Sobre los límites de la heterodoxia

 


Como en cualquier rama del arte, el alboroto; la rebeldía; lo anormal; la extravagancia, y así enumerando hasta el aburrimiento, son sustantivos que, de no estar presente, harían del arte simple raciocinio, tan necesario como frío y seco cuando no se acompaña a la hora de expresar lo que uno siente, bien en el lienzo, con la pluma, en el albero o en el escenario.

La heterodoxia, bendita sea, impera en el olimpo de los grandes genios, pues Dalí y la rama vanguardista de la Generación del 27 no serían nada sin la locura que les hacía sempiternos. Pero, del buen uso de la heterodoxia se hicieron grandes. Cuando con naturalidad y respeto a la liturgia surgen las cosas, se alcanza el éxtasis artístico de cualquier rama.

Cuando Antonio Ferrera se forjó en lo más duro, nadie habría pensado en la deriva que en nuestros tiempos ha adquirido, y es que ha pasado de un toreo embrujado y rompedor, un toreo modernista que diría mi amigo Quesillo, al más esperpéntico show que se puede dar en el ruedo.

Y es esto así porque, oyendo la opinión de mucho aficionado y basándose en básica lógica, se concluye que la virtud, en este caso, ha derivado a vicio.
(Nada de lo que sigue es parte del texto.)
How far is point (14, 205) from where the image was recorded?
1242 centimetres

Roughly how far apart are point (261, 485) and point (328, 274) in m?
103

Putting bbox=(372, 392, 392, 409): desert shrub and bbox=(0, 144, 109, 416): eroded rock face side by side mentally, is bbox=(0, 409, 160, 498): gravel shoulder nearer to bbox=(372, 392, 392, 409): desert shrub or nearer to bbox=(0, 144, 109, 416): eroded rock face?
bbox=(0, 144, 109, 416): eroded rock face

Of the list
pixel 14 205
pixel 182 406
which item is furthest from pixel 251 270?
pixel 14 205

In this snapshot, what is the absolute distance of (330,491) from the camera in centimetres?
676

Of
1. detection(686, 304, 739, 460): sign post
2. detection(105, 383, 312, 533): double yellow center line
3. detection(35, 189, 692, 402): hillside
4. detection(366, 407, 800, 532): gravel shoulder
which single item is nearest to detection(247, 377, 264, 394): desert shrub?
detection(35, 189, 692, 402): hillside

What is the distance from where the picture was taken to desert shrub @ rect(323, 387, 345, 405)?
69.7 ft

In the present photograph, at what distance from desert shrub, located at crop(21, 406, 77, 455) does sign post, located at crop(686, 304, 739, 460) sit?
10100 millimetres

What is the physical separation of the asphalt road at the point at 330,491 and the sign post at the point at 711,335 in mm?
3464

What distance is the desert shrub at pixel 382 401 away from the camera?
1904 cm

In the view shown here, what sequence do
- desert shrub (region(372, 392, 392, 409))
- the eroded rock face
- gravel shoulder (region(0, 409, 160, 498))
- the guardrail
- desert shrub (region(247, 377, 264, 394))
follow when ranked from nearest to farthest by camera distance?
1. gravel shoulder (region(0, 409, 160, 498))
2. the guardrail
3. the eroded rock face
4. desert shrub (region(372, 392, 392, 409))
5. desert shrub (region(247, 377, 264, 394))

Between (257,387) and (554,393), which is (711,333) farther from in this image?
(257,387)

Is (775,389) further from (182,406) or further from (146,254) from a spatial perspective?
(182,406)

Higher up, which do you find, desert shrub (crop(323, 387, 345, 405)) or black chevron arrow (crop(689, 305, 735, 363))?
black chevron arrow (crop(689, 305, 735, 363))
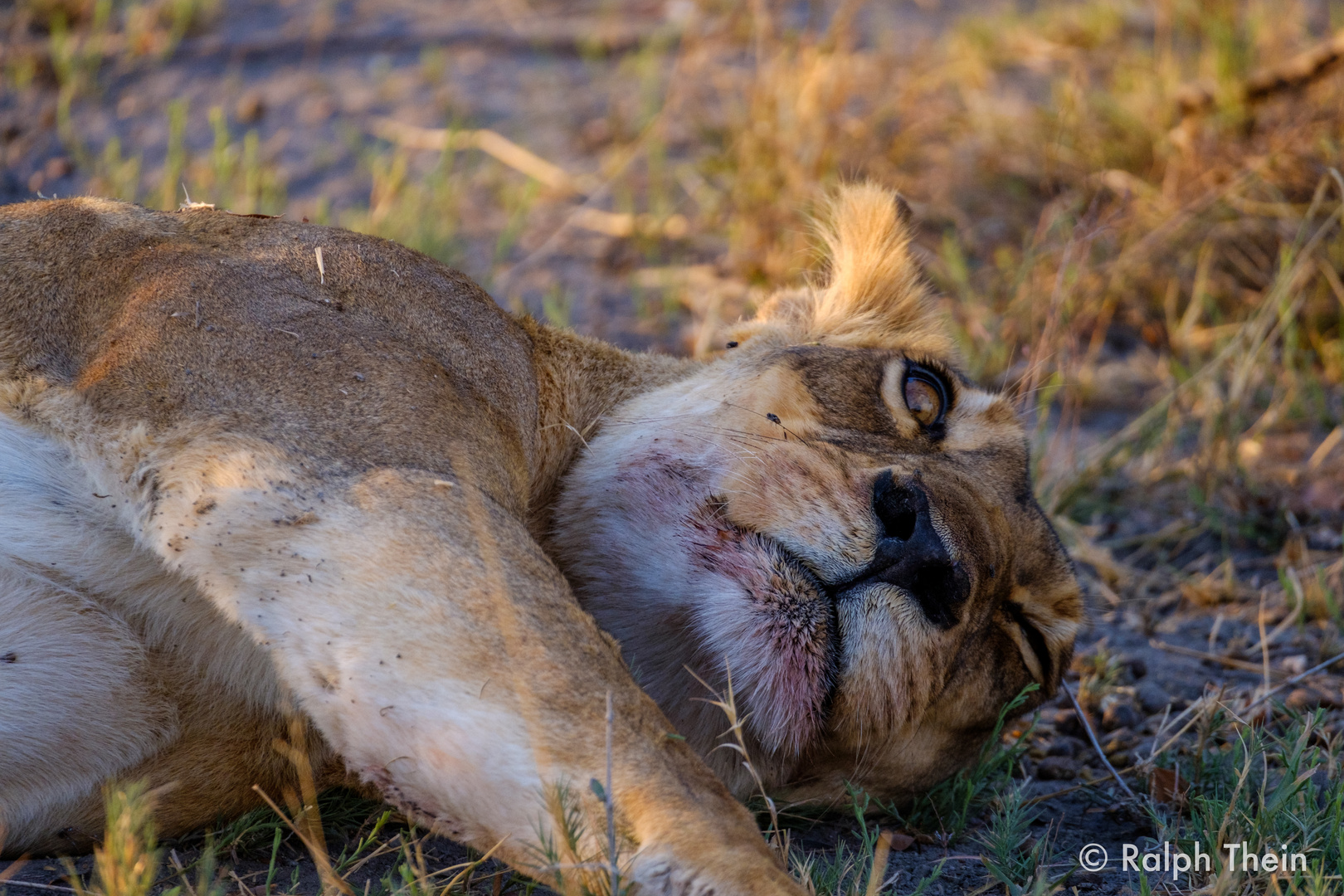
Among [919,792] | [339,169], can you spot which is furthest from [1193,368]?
[339,169]

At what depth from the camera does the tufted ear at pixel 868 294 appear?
10.8 feet

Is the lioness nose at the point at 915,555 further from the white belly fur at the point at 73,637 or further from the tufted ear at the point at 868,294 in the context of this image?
the white belly fur at the point at 73,637

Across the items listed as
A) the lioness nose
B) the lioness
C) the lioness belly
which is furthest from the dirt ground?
the lioness nose

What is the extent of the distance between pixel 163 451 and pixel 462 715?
726 millimetres

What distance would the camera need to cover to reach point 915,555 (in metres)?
2.22

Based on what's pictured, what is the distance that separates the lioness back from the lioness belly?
199 millimetres

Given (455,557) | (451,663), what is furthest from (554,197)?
(451,663)

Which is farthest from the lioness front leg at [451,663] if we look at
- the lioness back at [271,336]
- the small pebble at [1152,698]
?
the small pebble at [1152,698]

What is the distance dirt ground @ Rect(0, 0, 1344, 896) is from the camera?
2.84 metres

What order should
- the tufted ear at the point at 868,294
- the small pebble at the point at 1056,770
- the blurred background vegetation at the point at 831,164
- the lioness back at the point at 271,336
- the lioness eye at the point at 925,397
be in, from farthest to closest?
1. the blurred background vegetation at the point at 831,164
2. the tufted ear at the point at 868,294
3. the small pebble at the point at 1056,770
4. the lioness eye at the point at 925,397
5. the lioness back at the point at 271,336

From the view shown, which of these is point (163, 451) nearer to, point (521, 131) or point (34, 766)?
point (34, 766)

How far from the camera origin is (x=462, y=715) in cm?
169

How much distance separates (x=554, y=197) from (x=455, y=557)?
4.38m

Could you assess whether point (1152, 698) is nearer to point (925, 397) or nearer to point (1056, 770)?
point (1056, 770)
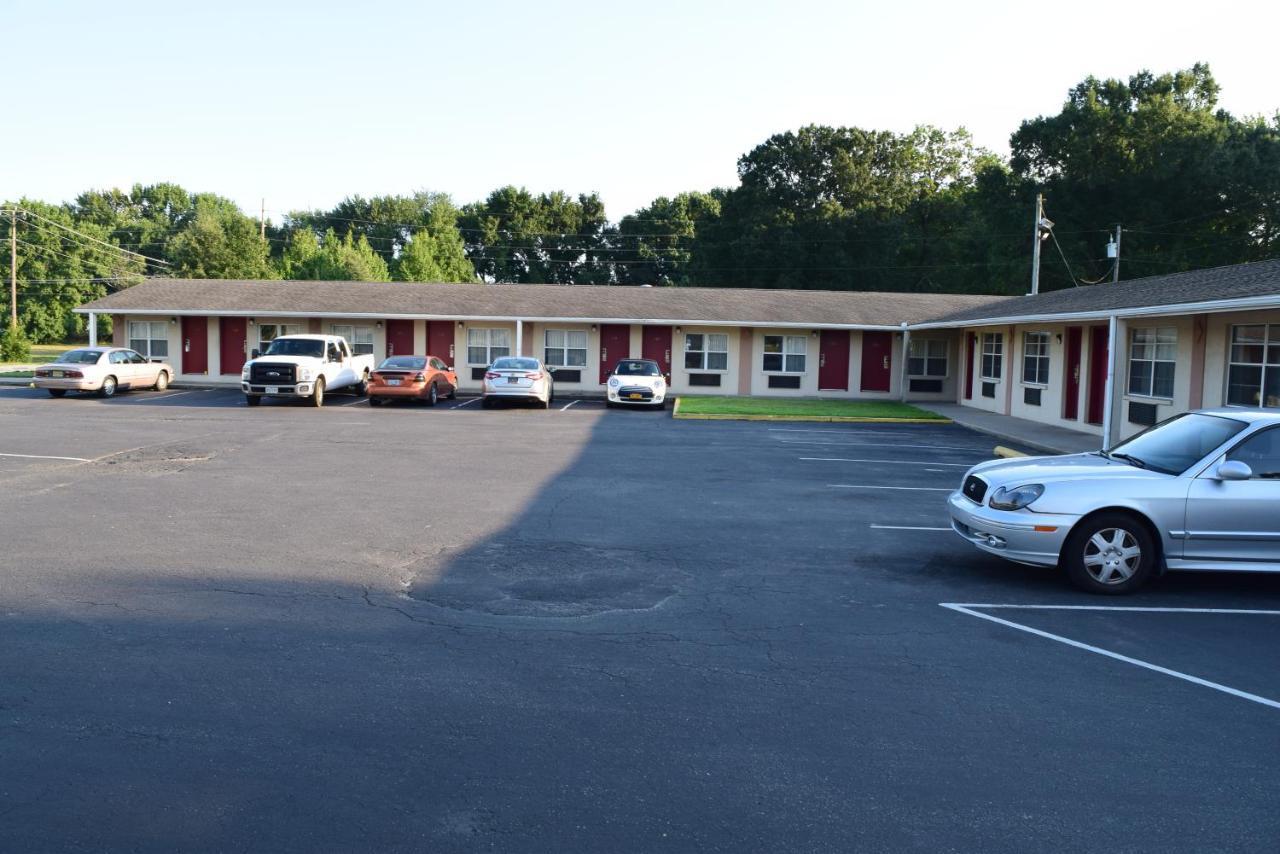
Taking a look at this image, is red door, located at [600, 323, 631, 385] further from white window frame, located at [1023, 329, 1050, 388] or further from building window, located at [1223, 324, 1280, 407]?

Porque sí es virtuoso arrebatarse en un quite e innovar, pero es vicioso aburrir al serial con ello tarde tras tarde.

Gusto de sus formas en la muleta, nada puro dirían los puristas, mas transmite sensaciones que probablemente ninguno en el escalafón sería capaz en esas formas. Eso sí, de su capacidad nos ha hecho dudar, al menos a un servidor. Tragárselo este año en Sevilla ha sido todo un reto, y en eso de cuajar a toros difíciles no ha estado fino este año. Pero, siendo justos con su trayecto, es algo que ha de ser perdonado.

Y es el colmo de los colmos cuando, con tal de ser diferente, se llega a ser diferente para mal, y se cruza el límite de la heterodoxia. Alcanzar la linde de la ética y la estética dado un mal uso de la misma es lo que priva al Ferrera actual de proclamarse virtuoso, pues romper la liturgia de una corrida en una plaza de primera, es un delito en términos taurómacos. Como ya se lo imaginan, se refiere uno a eso de malpicar a un toro.

Porque, más allá de lo soporífero que es aguantar un show constante, que puede ser debatible si gusta o no, no es heterodoxo corromper el orden de una lidia para querer seguir encandilando al público. No es heterodoxo porque es un mal uso de la heterodoxia, más bien, es incorrecto. Zapatero a tus zapatos, torero a tu capote. En primer lugar, porque los picadores también lucen el oro, en segundo, porque están probablemente mucho más preparados que el que no es picador (aunque también se las traen), y por último, y por seguro más importante, porque no se puede acabar con la delicadeza de los parámetros establecidos para la lidia. Las prisas, malas en todos los aspectos, también priman cuando se dan estos casos de extravagancia de mal gusto.

Y, lo que más duele de todo lo escrito, es que haya ocurrido en una plaza de primera, de las más emblemáticas del mundo, y en una de las corridas más emblemáticas del mundo.

Ferrera, gustas como eres, pero no como estás.